• **Work request**
Take the lines from the one with "class: Mammalia" through the last line of the material below and write them out exactly, without any pictures.

• **Record extracts**
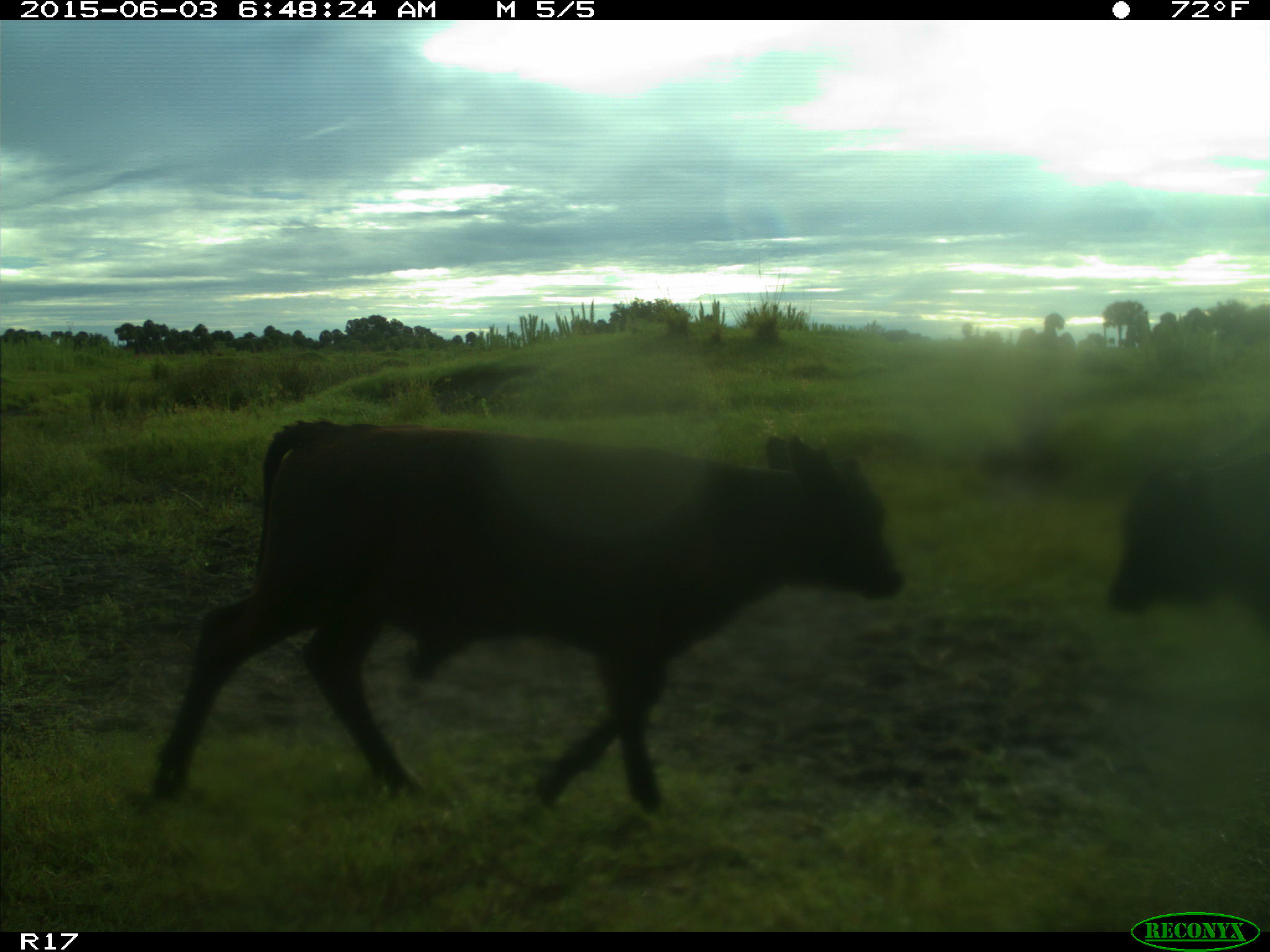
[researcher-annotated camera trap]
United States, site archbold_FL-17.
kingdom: Animalia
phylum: Chordata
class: Mammalia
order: Artiodactyla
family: Bovidae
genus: Bos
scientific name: Bos taurus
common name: domestic cow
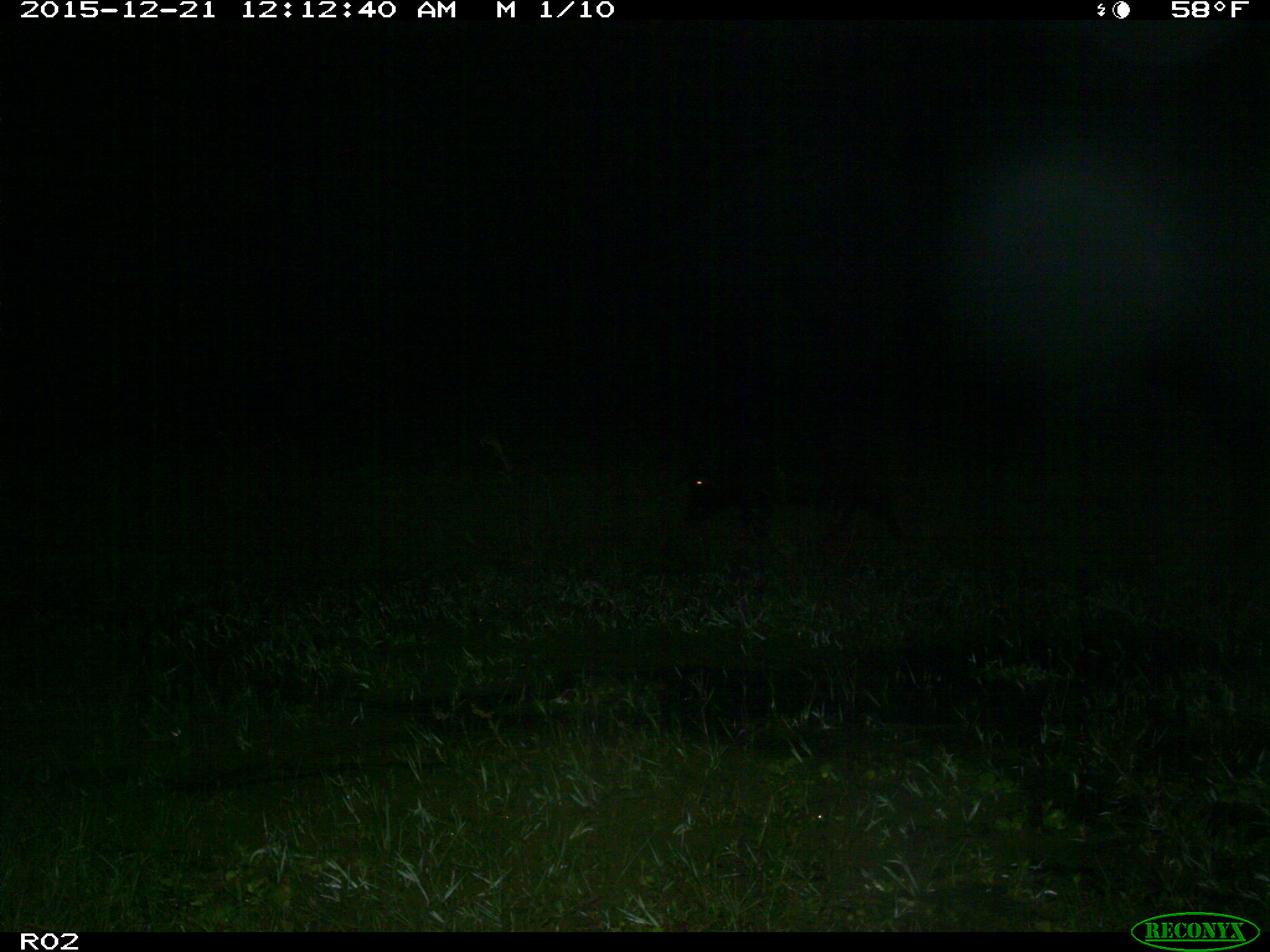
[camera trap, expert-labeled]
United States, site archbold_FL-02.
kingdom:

• **Written answer**
class: Mammalia
order: Artiodactyla
family: Bovidae
genus: Bos
scientific name: Bos taurus
common name: domestic cow
[camera trap, expert-labeled]
United States, site archbold_FL-02.
kingdom:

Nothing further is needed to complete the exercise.